Tasks
1 - In the passage on Varuna's curse and Kashyapa, as whom was Kashyapa born, and in which clan?
2 - Extend the passage on Varuna's curse and Kashyapa, starting after its final sentence.

Text provided
###

Varuna grew angry and complained to Lord Brahma. When Brahma pleaded his inability to control Kashyapa, Varuna uttered the following curse. "Since Kashyapa has coveted my divine cow, may he be born in the cowherd caste among men. His wives Diti and Surasa who were present during this sacrifice shall also be born with him. Just as my cow's calves are grieving, separated from their mother, let Aditi suffer the sorrow of parting from her children. She shall see her children die before her very eyes there. She will lead a life of sorrow, spending most of her time in prison!"
Brahma also affirmed this curse, pronouncing that Kashyapa and his wives shall be born among the Yadavas (a cowherd clan) on earth. According to these curses, Kashyapa was born as Vasudeva in the Yadava clan and married Devaki, the sister of Kamsa. She was the incarnation of Aditi.
Sometime after this, Indra, the son of Aditi, goaded by his mother had caused the fetus of Diti to be split into seven pieces (I believe with the Vajra), and hence Diti uttered the following curse on Aditi: "Let seven sons be born to you and be killed." This curse took effect when Aditi was born as Devaki.
Vishnu was born as a son named Naryana to Kashyapa, by a wife named Moorthy. The primordial man Nara was born as his younger brother. From a very young age, both these sages, displayed a great interest in Tapas (penance). They repaired to the banks of the river Ganga and began meditating upon the supreme Brahman, also known to as "Tath". They began to be regarded by the various Rishis as the foremost among ascetics. Possessing the essence of Vishnu, these two hermits indulged in the most severe austerities.
When their penance came to the attention of Indra, he became afraid that they were coveting his throne. Besides, by the intensity of their penance, all three worlds were tormented by unbearable heat. The King of the celestials began to think as to how this penance of Nara - Naryana may be rendered ineffective.

###

Stored data

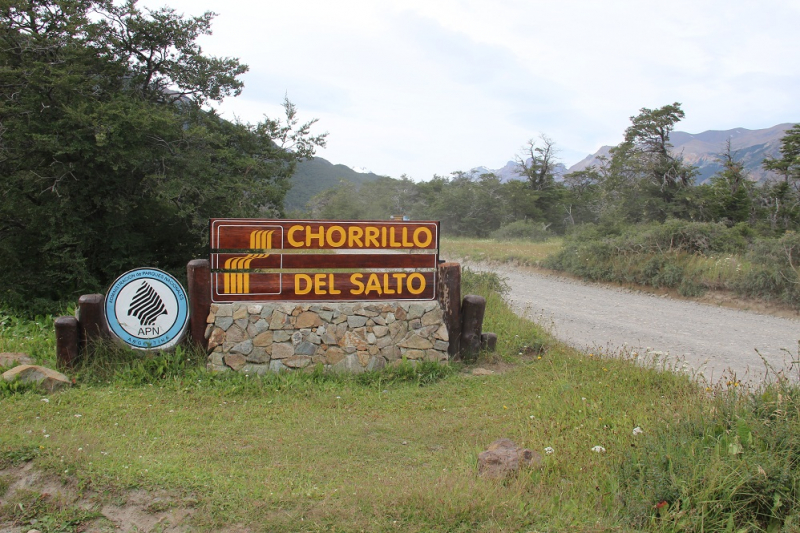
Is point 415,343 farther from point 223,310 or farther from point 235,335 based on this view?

###

Per-task answers
1 - Kashyapa was born as Vasudeva in the Yadava clan.

2 -
At last, he proceeded to their hermitage and said to them, "O Rishis! Know me to be the immortal Indra, the King of Heaven! I am very much pleased with the austerities undergone by you two. I shall grant you any boon you desire. Ask, and it shall be yours."
Since the two Rishis were deep in meditation, they did not even perceive that they were being addressed by Indra. Angered, Indra tried to frighten them by resorting to his tricks of illusion. The sages paid no attention to it. He of the thousand eyes then caused ferocious animals to spring forth from thin air. However, the lions and tigers and elephants that he created, would not attack the sages, for they perceived the spark of divinity in them.
Thwarted in his attempts, Indra retired to his capital Amravathi in the heavens. He thought to himself, "Nara and Naryana, who are meditating upon the glory of the supreme Devi, will not be swayed by either fear or greed. They cannot be conquered by illusion, nor by force. They are sinless and cannot be defeated by any army that I can conjure up. How can I disrupt their penance?"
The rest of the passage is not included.